When it comes to implant failure, which type of implant is less likely to fail: smooth or sandblasted? A new study had surprising results.
Researchers found that rough-surfaced implants had a significantly lower failure rate, which led them to recommend using moderately rough sandblasted implants over machined ones for healthy patients. They published their results in PLOS One (May 3, 2019).
"The present study has a clear message for clinicians," wrote the authors, led by Laszlo Mark Czumbel, a doctoral student from the department of oral biology at Semmelweis University in Budapest, Hungary. "Our meta-analysis provided evidence that sandblasting, indeed, significantly lowers implant failure rates, although does not significantly affect marginal bone level changes. Thus, we recommend the use of sandblasted, moderately rough implants for patients with no systemic disease."
Preventing implant failure
Rough implant surfaces may help with osseointegration, which, in turn, may lead to higher implant success rates. Sandblasting is one such method to produce moderately rough or rough implant surfaces.
Previous clinical trials of sandblasted implants have produced mixed results, likely because the statistical power of these individual studies was relatively low, the authors noted. Therefore, they conducted their own systematic review using multiple randomized clinical trials that specifically investigated the effect of rough sandblasted implants against smooth, machined ones. They hoped this pooled analysis would overcome the weaknesses of the individual studies.
To find relevant studies, the researchers searched the scientific literature for randomized controlled trials that compared these two implant types in healthy participants. Seven studies with a total of 722 implants qualified for their analysis.
The sandblasted implants failed significantly less often than the machined implants within the first few years of placement, they found. These implants had an 80% reduced risk of failure one year after placement, 81% reduced risk two years after placement, and a 74% reduced risk about five years after placement.
"Most implant failures happened during the first year of implantation," the authors wrote. "The reason for this could be that the surface medication of sandblasted implants creates a rougher surface, which enhances the process of bone formation on the implant itself."

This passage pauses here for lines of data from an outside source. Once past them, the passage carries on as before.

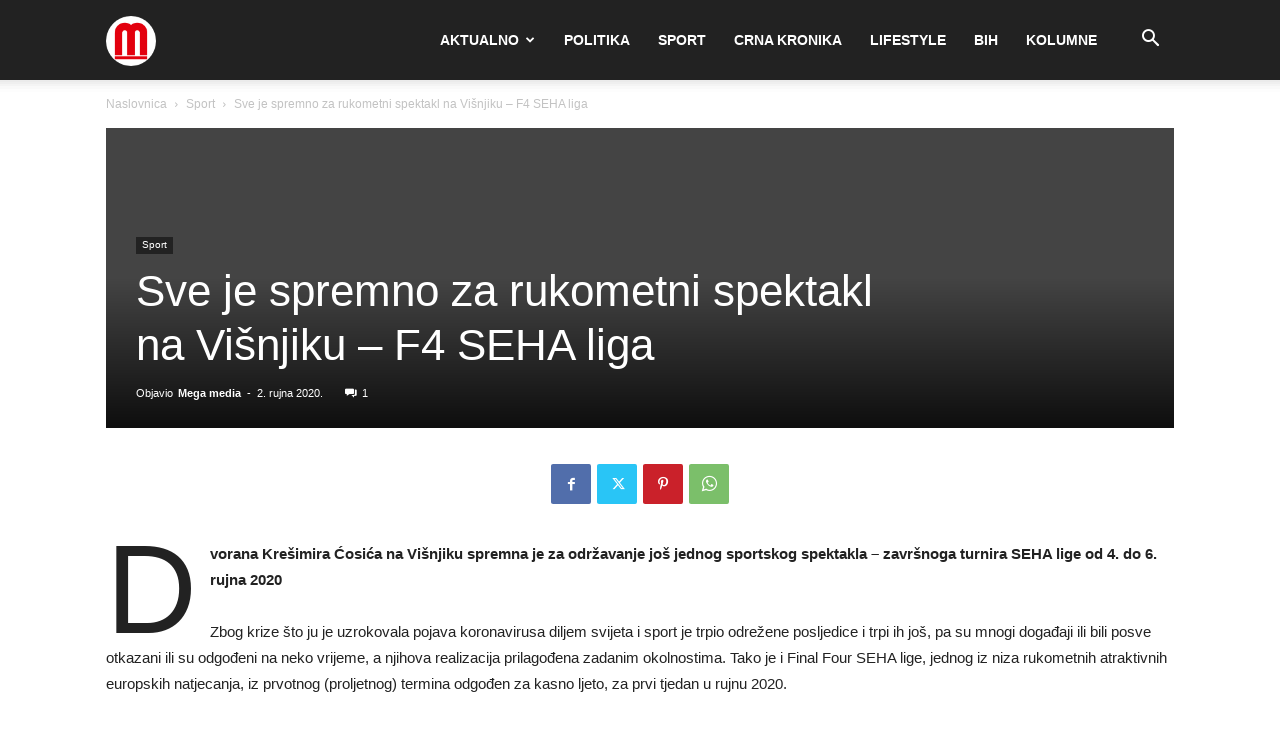

--- FILE ---
content_type: text/html; charset=UTF-8
request_url: https://mega-media.hr/wp-admin/admin-ajax.php?td_theme_name=Newspaper&v=12.7.1
body_size: -400
content:
{"100750":98}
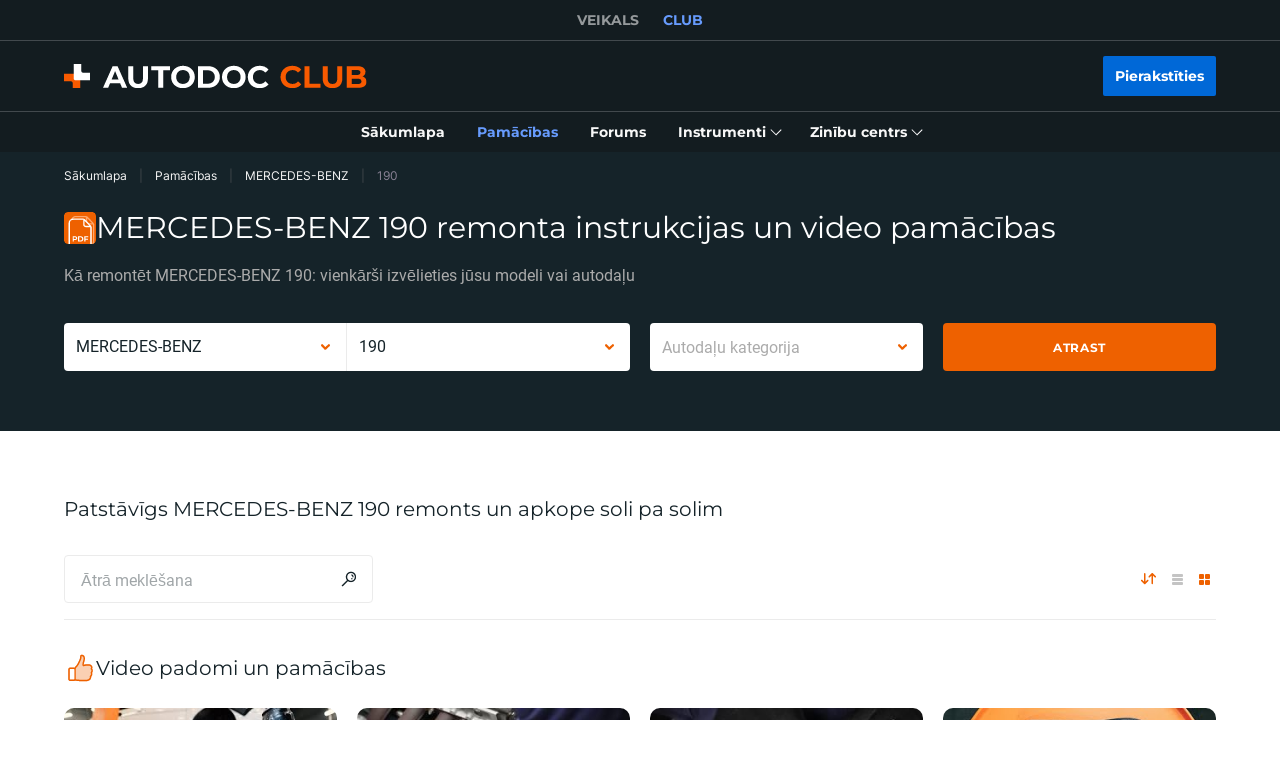

--- FILE ---
content_type: image/svg+xml
request_url: https://cdn.club.autodoc.de/assets/img/social/new/youtube.svg
body_size: 6
content:
<svg width="32" height="32" viewBox="0 0 32 32" fill="none" xmlns="http://www.w3.org/2000/svg">
<g id="social_network_youtube-icon">
<path id="Vector" fill-rule="evenodd" clip-rule="evenodd" d="M4 8C4 5.79086 5.79086 4 8 4H24C26.2091 4 28 5.79086 28 8V24C28 26.2091 26.2091 28 24 28H8C5.79086 28 4 26.2091 4 24V8ZM11 11.618V20.382C11 21.1253 11.7823 21.6088 12.4472 21.2764L21.2111 16.8944C21.9482 16.5259 21.9482 15.4741 21.2111 15.1056L12.4472 10.7236C11.7823 10.3912 11 10.8747 11 11.618Z" fill="#E1E1E1"/>
</g>
</svg>


--- FILE ---
content_type: image/svg+xml
request_url: https://cdn.club.autodoc.de/assets/img/global/car-preloader.svg
body_size: 5674
content:
<svg id="Слой_1" data-name="Слой 1" xmlns="http://www.w3.org/2000/svg" viewBox="0 0 423.89 443.89"><defs><style>.cls-1{fill:#152329;}.cls-2{fill:#ee6100;}.cls-3{fill:#fefefe;}.cls-4{fill:#f7f7f7;}.cls-5{fill:#ff9d5a;}</style></defs><title>car preloader</title><rect class="cls-1" x="304.22" y="204.15" width="23.86" height="41.99" rx="4.91"/><rect class="cls-1" x="386" y="130.78" width="23.86" height="41.99" rx="4.91"/><path class="cls-2" d="M358.77,222.61c-2.13-2.33-4.11-4.56-6.16-6.73Q335,197.3,317.45,178.71a5.21,5.21,0,0,0-3.13-1.84,6.1,6.1,0,0,1-5.17-4.15c-3.21-9.51-11.1-15.71-16.62-23.57a4.28,4.28,0,0,0-1.36-1c-15.8-9.4-27.61-22.69-36.7-38.41-8.64-15-5.35-29,4.29-42.3,2.92-4,6.15-7.68,10.72-10,2.19-1.12,3.22-3.56,4.85-5.34a49.77,49.77,0,0,1,7.28-6.64,35.93,35.93,0,0,0,7.56-6.63c12.19-15.28,35.23-18.94,51.63-8.12a97.13,97.13,0,0,1,31.86,34.1c5.14,9.29,13.1,15.32,20,22.63,1.56,1.66,4.17,2.35,6.29,3.5,1.81,1,3.21,2.43,3.29,4.49.09,2.38,1.45,3.85,2.87,5.45q18.32,20.69,36.55,41.41c.7.8,1.43,1.57,2.3,2.52l6.9-10.23c2.16,3.41,2.64,6.69,1.42,10.1-.72,2-.22,3.29,1.21,4.82,8.36,8.9,16.3,18.21,24.93,26.83,12.38,12.36,13.7,35.26,4.11,49.79a122.1,122.1,0,0,1-37.7,36.45A111.66,111.66,0,0,1,433,269.25c-15.62,7.33-32.91,4.11-44.63-8.52-8.57-9.24-17-18.6-25.41-28-1.48-1.66-2.78-2.62-5.14-1.89-2.81.86-5.53.13-8.14-1.17-1.41-.7-1.58-1.21-.08-2C352.61,226.05,355.63,224.34,358.77,222.61Zm72.76-4.83,2.75-2.52c14.11-12.8,21.75-28.41,20.83-47.77a4.87,4.87,0,0,0-2-3.93c-9.61-7.66-19.21-15.33-28.71-23.12-1.59-1.31-2.06-.78-2.89.63-3.73,6.34-7.43,12.8-12.52,18.1-15.44,16.09-31.17,31.89-52.17,40.91-1.37.59-1.63,1.09-.68,2.48Q366.59,218,376.8,233.47a4.85,4.85,0,0,0,3.77,2.25,61.12,61.12,0,0,0,19.65-.55C412.91,232.81,423,225.81,431.53,217.78ZM283.21,114l-1.15,1c4,4.35,8.05,8.63,11.9,13.1,1.46,1.69,2,1.5,3.28-.2,6-8.08,11.74-16.32,18.93-23.46a176,176,0,0,1,39-29.54c1.74-1,2.29-1.53.6-3.2-8.69-8.57-17.27-17.24-25.86-25.91a2.83,2.83,0,0,0-2.54-1c-5.73.57-11.33,1.72-16.34,4.65a116.26,116.26,0,0,0-30.18,25.59c-5.45,6.42-9.42,13.42-10.93,21.75a3.78,3.78,0,0,0,.95,3.66C275,105,279.09,109.5,283.21,114Zm-5.65,9.85A239.66,239.66,0,0,0,301,156.53c20.92,24.18,43,47.31,65.24,70.23.57.58,1.2,1.1,2,1.82C342.17,189.58,313.31,153.37,277.56,123.85ZM352.87,55c26.29,38.32,59.75,70.28,96.33,99.73-.69-.89-1.12-1.51-1.61-2.08-21-24.38-42.16-48.54-64.53-71.67A242.68,242.68,0,0,0,352.87,55ZM482.71,194.37c-3,2.87-3.94,11.71-1.94,14.92,1.15,1.85,2.54,1.94,3.92.27,2.42-2.94,3.22-10.9,1.4-14.15C485.15,193.74,483.93,193.28,482.71,194.37Zm-62.78,74.46c1.67-1.25,1.58-2.69-.24-3.94-3-2.07-11.17-2-14.21.17-1.73,1.22-1.74,2.72,0,3.95C408.51,271.18,416.93,271.07,419.93,268.83ZM324.9,32c1.11-1,2-1.88,1.63-3.19s-1.43-1.54-2.48-1.7a16.28,16.28,0,0,0-12.3,3,2.73,2.73,0,0,0-1.4,3,2.66,2.66,0,0,0,2.47,1.72A16.79,16.79,0,0,0,324.9,32ZM257.13,94A16.72,16.72,0,0,0,261,82.11a2.64,2.64,0,0,0-1.53-2.59,2.58,2.58,0,0,0-2.84,1,16.15,16.15,0,0,0-4.29,12.19c.07,1.06.33,2.19,1.51,2.6S255.91,95,257.13,94Zm31.58-34c-2.2,2-4.41,4-6.61,6.06-.48.44-1.2,1-.69,1.66s1.21.06,1.68-.37q6.53-5.94,13-11.91c.47-.43,1.23-1,.51-1.63s-1.23.1-1.71.54C292.83,56.22,290.78,58.11,288.71,60Z" transform="translate(-64.93 -24.44)"/><path class="cls-3" d="M431.53,217.78c-8.57,8-18.62,15-31.31,17.39a61.12,61.12,0,0,1-19.65.55,4.85,4.85,0,0,1-3.77-2.25Q366.57,218,356.18,202.56c-.95-1.39-.69-1.89.68-2.48,21-9,36.73-24.82,52.17-40.91,5.09-5.3,8.79-11.76,12.52-18.1.83-1.41,1.3-1.94,2.89-.63,9.5,7.79,19.1,15.46,28.71,23.12a4.87,4.87,0,0,1,2,3.93c.92,19.36-6.72,35-20.83,47.77Z" transform="translate(-64.93 -24.44)"/><path class="cls-3" d="M283.21,114c-4.12-4.5-8.19-9-12.37-13.47a3.78,3.78,0,0,1-.95-3.66c1.51-8.33,5.48-15.33,10.93-21.75A116.26,116.26,0,0,1,311,49.53c5-2.93,10.61-4.08,16.34-4.65a2.83,2.83,0,0,1,2.54,1c8.59,8.67,17.17,17.34,25.86,25.91,1.69,1.67,1.14,2.24-.6,3.2a176,176,0,0,0-39,29.54c-7.19,7.14-12.95,15.38-18.93,23.46-1.26,1.7-1.82,1.89-3.28.2-3.85-4.47-7.92-8.75-11.9-13.1Z" transform="translate(-64.93 -24.44)"/><path class="cls-4" d="M277.56,123.85c35.75,29.52,64.61,65.73,90.65,104.73-.79-.72-1.42-1.24-2-1.82-22.28-22.92-44.32-46-65.24-70.23A239.66,239.66,0,0,1,277.56,123.85Z" transform="translate(-64.93 -24.44)"/><path class="cls-4" d="M352.87,55a242.68,242.68,0,0,1,30.19,26c22.37,23.13,43.56,47.29,64.53,71.67.49.57.92,1.19,1.61,2.08C412.62,125.23,379.16,93.27,352.87,55Z" transform="translate(-64.93 -24.44)"/><path class="cls-4" d="M482.71,194.37c1.22-1.09,2.44-.63,3.38,1,1.82,3.25,1,11.21-1.4,14.15-1.38,1.67-2.77,1.58-3.92-.27C478.77,206.08,479.74,197.24,482.71,194.37Z" transform="translate(-64.93 -24.44)"/><path class="cls-4" d="M419.93,268.83c-3,2.24-11.42,2.35-14.47.18-1.72-1.23-1.71-2.73,0-3.95,3-2.15,11.21-2.24,14.21-.17C421.51,266.14,421.6,267.58,419.93,268.83Z" transform="translate(-64.93 -24.44)"/><path class="cls-4" d="M324.9,32a16.79,16.79,0,0,1-12.08,2.8,2.66,2.66,0,0,1-2.47-1.72,2.73,2.73,0,0,1,1.4-3,16.28,16.28,0,0,1,12.3-3c1.05.16,2.16.51,2.48,1.7S326,31,324.9,32Z" transform="translate(-64.93 -24.44)"/><path class="cls-4" d="M257.13,94c-1.22,1.07-2.12,1.71-3.26,1.32s-1.44-1.54-1.51-2.6a16.15,16.15,0,0,1,4.29-12.19,2.58,2.58,0,0,1,2.84-1A2.64,2.64,0,0,1,261,82.11,16.72,16.72,0,0,1,257.13,94Z" transform="translate(-64.93 -24.44)"/><path class="cls-4" d="M288.71,60c2.07-1.88,4.12-3.77,6.2-5.65.48-.44,1.09-1.11,1.71-.54s0,1.2-.51,1.63q-6.5,6-13,11.91c-.47.43-1.09,1.14-1.68.37s.21-1.22.69-1.66C284.3,64,286.51,62,288.71,60Z" transform="translate(-64.93 -24.44)"/><circle class="cls-5" cx="187.58" cy="22.12" r="8.94"/><circle class="cls-5" cx="150.06" cy="33.5" r="16.24"/><circle class="cls-5" cx="113.29" cy="52.66" r="14.88"/><circle class="cls-5" cx="79.55" cy="79.29" r="13.45"/><circle class="cls-5" cx="52.42" cy="110.94" r="11.71"/><circle class="cls-5" cx="30.79" cy="146.87" r="10.63"/><circle class="cls-5" cx="16.32" cy="186.67" r="9.38"/><circle class="cls-5" cx="8.46" cy="228.17" r="8.46"/><circle class="cls-5" cx="8.68" cy="270.02" r="7.97"/><circle class="cls-5" cx="16.2" cy="311.54" r="6.91"/><circle class="cls-5" cx="30.73" cy="350.76" r="5.77"/><circle class="cls-5" cx="52.56" cy="387.21" r="4.69"/><circle class="cls-5" cx="80.14" cy="418.48" r="4.07"/><circle class="cls-5" cx="109.54" cy="440.92" r="2.97"/></svg>

--- FILE ---
content_type: image/svg+xml
request_url: https://cdn.club.autodoc.de/assets/img/global/play.svg
body_size: -142
content:
<svg xmlns="http://www.w3.org/2000/svg" width="9" height="11" viewBox="0 0 9 11" fill="none">
<path d="M8.022 4.47855L1.91193 0.29562C1.62975 0.102309 1.34544 0 1.10912 0C0.652249 0 0.369629 0.366676 0.369629 0.980443V10.021C0.369629 10.634 0.651893 11 1.1077 11C1.34437 11 1.62414 10.8976 1.90694 10.7038L8.01986 6.52091C8.41298 6.25147 8.63069 5.88889 8.63069 5.49951C8.63078 5.1104 8.41557 4.74791 8.022 4.47855Z" fill="white"/>
</svg>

The failure rates of sandblasted and machined implants evened out in the long run, however. After 12 to 15 years, the researchers found no difference in the failure rates between sandblasted and machined implants. In addition, they found no significant difference in marginal bone loss between the two implant types at any point in time.
"Our results show that after one year, when osseointegration has already taken place, the difference between the two surfaces diminishes, and the significance of the difference between implant failures disappear," the authors wrote.
Power of pooled analysis
The seven studies included in the analysis had a moderate level of publication bias, the authors noted. The systematic review also included a relatively small number of randomized trials, and the results apply to only healthy patients.
The authors hope more randomized trials will be conducted in the future, particularly ones that investigate bleeding on probing and pocket depth between various implants. The more randomized clinical trials conducted, the more statistical power future reviews will have, leading to better data overall, they noted.
"Our meta-analysis revealed that implant failure rates were significantly different between machined implants and sandblasted ones," the authors wrote. "In contrast, the results of the individual [randomized clinical trials] could not reveal a significant difference between the two types of surfaces. This gained difference reflects the increased number of samples and the high power of statistical meta-analysis."